Malaga, buttressed by one of the meanest defences in Europe, drew 0-0 with the German champions in the first leg of their quarter-final on Wednesday.
The Qatar-owned La Liga club travel to Germany for Tuesday's return match knowing that snatching an away goal at the imposing Westfalenstadion would turn the pressure on Dortmund.
Coach Manuel Pellegrini acknowledged that the absence of captain and centre back Weligton and midfielder Manuel Iturra, who will both be suspended for the second leg after picking up bookings on Wednesday, will be significant.
But the Chilean, who led unfancied Villarreal to the semi-finals on their debut in the competition in 2006, said the tie was "completely open".

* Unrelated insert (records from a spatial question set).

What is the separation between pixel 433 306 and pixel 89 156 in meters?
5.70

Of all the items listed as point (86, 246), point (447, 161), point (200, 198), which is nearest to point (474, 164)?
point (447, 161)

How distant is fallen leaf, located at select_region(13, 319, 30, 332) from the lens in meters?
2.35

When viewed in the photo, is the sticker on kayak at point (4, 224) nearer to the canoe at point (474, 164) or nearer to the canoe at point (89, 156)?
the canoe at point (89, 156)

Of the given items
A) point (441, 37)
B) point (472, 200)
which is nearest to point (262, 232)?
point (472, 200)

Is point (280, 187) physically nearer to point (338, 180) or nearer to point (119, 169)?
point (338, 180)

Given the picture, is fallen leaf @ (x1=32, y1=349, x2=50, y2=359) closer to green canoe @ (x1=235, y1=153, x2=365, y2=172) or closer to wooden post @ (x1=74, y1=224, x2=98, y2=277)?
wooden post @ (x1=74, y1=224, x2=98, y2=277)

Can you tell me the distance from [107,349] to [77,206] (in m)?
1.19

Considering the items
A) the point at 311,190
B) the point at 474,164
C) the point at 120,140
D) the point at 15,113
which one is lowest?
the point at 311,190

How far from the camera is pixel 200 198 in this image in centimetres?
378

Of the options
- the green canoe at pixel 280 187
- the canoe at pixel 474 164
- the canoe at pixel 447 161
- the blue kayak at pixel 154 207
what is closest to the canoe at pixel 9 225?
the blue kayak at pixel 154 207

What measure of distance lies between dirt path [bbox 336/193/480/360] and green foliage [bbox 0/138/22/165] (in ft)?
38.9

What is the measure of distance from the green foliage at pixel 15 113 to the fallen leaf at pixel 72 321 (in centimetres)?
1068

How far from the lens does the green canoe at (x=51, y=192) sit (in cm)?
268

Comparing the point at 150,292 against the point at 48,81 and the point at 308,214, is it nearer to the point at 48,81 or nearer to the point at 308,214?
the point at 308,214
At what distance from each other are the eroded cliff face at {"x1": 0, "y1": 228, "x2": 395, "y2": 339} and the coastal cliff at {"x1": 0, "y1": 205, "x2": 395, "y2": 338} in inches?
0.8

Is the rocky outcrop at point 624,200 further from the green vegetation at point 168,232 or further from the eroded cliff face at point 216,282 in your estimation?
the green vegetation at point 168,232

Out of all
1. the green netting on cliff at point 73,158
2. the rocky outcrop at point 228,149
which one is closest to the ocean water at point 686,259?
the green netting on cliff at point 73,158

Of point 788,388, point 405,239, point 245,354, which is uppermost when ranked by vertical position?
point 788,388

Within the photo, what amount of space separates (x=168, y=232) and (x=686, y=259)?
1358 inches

"When you play the first leg at home you are always tense because of the obligation to attack and score," he told a news conference.
"You are also concerned not to concede an away goal and now they will have that problem," added the 59-year-old, who had a season in charge at Real Madrid before making way for Jose Mourinho.
"It was very important that we stopped them from scoring and we put in some very intense work," Pellegrini added.
"And we didn't achieve it sitting back, we also got into some good attacking positions."
While Dortmund had the clearer chances at the Rosaleda, Mario Goetze squandering two opportunities when he was clean through on goal, Malaga also came close to scoring.
Roman Weidenfeller had to be alert to keep out a rasping Isco drive in the second half and the Dortmund goalkeeper earlier produced a fine block on the line from Weligton's powerful downward header.
Malaga, fifth in La Liga, can boost their chances of qualifying for next season's Champions League with a win at fourth-placed Real Sociedad on Saturday.
However, their efforts may be in vain if their appeal against a ban from UEFA competition from next season over delayed payments to creditors fails.
Miguel Cardenal, Spain's secretary of state for sport who was at Wednesday's match, said the club were sorting out their finances.
"When it was necessary to tell Malaga to change things, they were told, but now they are on the right track and they have the full support (of the government)," Cardenal told Spanish television.
"These people deserve to be in Europe."